- Instruction
Write out the rows starting at the line containing "At what distance" and ending at the line containing "which is closest to the" as a numbered list, leaving out blank lines.

- Data supplied
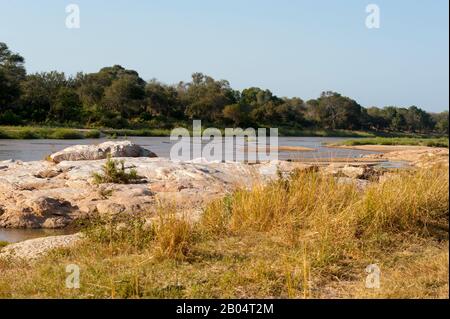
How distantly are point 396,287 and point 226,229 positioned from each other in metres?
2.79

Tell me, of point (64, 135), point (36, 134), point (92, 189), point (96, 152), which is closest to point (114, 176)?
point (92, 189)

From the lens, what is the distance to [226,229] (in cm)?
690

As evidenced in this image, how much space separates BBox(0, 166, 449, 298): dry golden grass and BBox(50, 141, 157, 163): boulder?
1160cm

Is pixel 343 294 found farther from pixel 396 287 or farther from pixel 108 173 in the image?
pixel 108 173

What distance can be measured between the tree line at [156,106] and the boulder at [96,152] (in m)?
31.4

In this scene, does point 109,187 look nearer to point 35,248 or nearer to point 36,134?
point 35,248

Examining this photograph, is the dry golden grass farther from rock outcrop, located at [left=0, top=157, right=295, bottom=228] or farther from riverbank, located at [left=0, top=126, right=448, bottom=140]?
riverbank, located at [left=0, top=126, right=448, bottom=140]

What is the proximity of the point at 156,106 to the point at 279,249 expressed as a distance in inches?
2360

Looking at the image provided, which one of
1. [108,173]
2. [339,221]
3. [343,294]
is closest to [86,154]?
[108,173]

==

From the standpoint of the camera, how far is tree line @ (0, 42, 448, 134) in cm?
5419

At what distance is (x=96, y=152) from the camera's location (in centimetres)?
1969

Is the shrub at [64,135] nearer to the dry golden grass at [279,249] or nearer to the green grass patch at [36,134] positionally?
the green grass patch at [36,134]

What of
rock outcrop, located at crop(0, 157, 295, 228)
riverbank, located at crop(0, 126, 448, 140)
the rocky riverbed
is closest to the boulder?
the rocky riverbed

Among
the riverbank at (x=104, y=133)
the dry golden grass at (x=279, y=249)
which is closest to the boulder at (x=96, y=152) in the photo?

* * *

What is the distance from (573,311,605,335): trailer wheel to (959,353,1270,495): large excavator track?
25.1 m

- Answer for this exercise
1. At what distance is (x=96, y=152) from the camera's location (in centimetres)?
2. 1969
3. Is the shrub at [64,135] nearer to the dry golden grass at [279,249] or nearer to the green grass patch at [36,134] positionally?
4. the green grass patch at [36,134]
5. What of
6. rock outcrop, located at crop(0, 157, 295, 228)
7. riverbank, located at crop(0, 126, 448, 140)
8. the rocky riverbed
9. is closest to the boulder?
10. the rocky riverbed
11. Among
12. the riverbank at (x=104, y=133)
13. the dry golden grass at (x=279, y=249)
14. which is closest to the boulder at (x=96, y=152) in the photo?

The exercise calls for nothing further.